Which brings me to 'At the Hairdresser's' (2011). A new form - an e-book, a novella - and so, perhaps, a new start. This 'About the Author' is unusually long; it details her achievements as a novelist and art historian. But we begin with: 'Anita Brookner was born in south London in 1928, the daughter of a Polish immigrant family.'

Did Brookner write this, or did an editor? Brookner often said she never felt quite English - but would she have self-identified as a member of a possibly oppressed minority, moreover an oppressed minority living in (perhaps) a less fashionable part of London, and also (perhaps) as a 'mere girl'? All these things are telegraphed or implied: 'Polish immigrant family', 'south London', 'daughter'. In fact the Brookners or the Bruckners were considerably well-heeled.

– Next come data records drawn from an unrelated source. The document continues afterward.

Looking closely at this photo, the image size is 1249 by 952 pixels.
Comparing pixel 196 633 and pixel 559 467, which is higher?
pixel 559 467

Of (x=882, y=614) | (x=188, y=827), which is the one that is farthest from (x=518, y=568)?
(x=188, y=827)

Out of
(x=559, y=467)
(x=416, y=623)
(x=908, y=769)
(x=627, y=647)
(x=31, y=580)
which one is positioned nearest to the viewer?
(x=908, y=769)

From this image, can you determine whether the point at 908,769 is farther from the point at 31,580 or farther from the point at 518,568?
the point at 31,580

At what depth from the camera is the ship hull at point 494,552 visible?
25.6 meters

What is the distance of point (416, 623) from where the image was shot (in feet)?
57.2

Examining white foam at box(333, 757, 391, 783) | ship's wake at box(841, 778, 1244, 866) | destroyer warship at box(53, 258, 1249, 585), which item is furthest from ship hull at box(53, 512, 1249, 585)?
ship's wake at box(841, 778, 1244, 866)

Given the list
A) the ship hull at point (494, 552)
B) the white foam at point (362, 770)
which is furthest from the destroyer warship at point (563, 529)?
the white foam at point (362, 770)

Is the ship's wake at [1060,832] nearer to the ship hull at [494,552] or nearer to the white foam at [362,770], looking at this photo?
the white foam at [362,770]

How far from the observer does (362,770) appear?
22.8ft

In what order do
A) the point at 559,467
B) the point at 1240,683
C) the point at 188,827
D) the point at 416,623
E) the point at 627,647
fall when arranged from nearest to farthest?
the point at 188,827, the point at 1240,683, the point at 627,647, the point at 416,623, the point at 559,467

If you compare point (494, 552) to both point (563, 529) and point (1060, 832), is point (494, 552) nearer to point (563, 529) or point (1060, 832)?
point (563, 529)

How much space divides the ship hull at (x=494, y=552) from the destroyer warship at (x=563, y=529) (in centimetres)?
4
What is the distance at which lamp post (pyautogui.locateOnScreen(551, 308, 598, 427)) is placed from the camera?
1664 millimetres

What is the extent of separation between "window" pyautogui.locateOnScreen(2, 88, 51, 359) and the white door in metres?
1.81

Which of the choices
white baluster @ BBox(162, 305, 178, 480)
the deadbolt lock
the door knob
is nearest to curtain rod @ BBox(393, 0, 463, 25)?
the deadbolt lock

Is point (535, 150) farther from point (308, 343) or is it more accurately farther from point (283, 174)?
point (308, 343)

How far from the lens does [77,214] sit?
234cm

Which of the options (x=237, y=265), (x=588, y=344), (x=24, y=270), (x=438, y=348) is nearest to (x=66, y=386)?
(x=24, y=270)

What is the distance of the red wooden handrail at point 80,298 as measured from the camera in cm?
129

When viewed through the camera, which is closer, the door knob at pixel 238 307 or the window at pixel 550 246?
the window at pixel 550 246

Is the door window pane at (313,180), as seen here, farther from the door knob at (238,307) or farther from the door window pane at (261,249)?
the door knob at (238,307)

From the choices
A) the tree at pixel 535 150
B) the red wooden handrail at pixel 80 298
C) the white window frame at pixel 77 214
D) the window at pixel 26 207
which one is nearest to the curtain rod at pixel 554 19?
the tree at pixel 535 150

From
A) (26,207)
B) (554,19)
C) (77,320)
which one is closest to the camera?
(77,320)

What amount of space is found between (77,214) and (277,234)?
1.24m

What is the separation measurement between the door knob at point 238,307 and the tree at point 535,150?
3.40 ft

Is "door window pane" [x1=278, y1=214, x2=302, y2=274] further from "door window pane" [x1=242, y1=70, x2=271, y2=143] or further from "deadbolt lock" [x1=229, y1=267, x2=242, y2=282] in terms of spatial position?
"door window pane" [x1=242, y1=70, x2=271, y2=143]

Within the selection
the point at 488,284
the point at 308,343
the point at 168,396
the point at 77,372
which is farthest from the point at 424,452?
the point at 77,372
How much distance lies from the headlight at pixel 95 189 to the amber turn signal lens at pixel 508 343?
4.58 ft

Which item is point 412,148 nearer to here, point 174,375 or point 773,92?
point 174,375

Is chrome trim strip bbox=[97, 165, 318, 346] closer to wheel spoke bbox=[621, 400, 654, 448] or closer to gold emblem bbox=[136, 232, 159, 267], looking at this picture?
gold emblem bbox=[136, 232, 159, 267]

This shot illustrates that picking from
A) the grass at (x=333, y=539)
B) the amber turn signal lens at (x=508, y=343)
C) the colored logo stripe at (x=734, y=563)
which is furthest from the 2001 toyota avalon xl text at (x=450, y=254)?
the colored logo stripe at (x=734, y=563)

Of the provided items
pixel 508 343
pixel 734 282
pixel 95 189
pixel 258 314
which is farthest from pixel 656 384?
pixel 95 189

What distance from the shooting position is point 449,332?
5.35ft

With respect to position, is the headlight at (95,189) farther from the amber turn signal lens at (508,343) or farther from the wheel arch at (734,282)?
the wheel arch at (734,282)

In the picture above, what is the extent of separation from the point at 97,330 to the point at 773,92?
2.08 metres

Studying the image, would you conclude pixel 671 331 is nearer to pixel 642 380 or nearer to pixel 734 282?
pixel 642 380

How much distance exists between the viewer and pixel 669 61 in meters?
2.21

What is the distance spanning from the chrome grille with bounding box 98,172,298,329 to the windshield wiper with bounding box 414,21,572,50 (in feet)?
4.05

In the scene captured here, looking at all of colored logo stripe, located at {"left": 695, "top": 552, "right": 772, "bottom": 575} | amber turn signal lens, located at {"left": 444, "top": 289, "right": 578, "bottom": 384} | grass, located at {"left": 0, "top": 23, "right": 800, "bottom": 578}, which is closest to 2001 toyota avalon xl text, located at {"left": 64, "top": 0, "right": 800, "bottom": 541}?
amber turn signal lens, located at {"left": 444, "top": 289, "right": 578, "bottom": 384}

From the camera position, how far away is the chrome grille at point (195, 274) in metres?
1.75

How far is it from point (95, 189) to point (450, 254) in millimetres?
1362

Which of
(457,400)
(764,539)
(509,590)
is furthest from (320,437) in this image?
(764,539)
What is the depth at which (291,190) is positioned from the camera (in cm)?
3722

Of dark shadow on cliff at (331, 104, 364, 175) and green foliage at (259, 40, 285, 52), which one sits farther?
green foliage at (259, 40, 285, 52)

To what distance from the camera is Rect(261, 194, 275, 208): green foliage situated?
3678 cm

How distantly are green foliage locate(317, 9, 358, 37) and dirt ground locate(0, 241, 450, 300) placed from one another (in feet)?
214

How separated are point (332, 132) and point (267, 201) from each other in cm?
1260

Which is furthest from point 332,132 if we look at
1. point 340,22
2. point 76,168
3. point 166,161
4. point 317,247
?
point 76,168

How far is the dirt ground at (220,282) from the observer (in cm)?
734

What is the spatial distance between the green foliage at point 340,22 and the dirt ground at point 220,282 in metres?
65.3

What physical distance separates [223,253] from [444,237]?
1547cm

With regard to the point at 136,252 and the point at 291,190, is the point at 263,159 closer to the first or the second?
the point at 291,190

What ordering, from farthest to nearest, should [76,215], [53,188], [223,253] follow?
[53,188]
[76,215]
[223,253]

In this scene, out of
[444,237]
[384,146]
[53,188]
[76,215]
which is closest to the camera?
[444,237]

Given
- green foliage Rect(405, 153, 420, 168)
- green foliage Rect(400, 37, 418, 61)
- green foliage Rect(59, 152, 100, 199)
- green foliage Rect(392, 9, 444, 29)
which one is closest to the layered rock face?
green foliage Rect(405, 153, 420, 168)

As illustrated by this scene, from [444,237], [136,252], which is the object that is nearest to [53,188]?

Her maternal grandfather supplied cigars to King Edward VII. Brookner received an expensive education.

But 'At the Hairdresser's' was published in 2011, and the world had moved on. The world was no longer impressed by tales of Establishment grandeur. So here, for a new age, we get a new Brookner - one who clawed her way up from humble, even deprived, beginnings, one whose fiction might have relevance to a fresh readership and to those sympathetic to the plight of minorities today.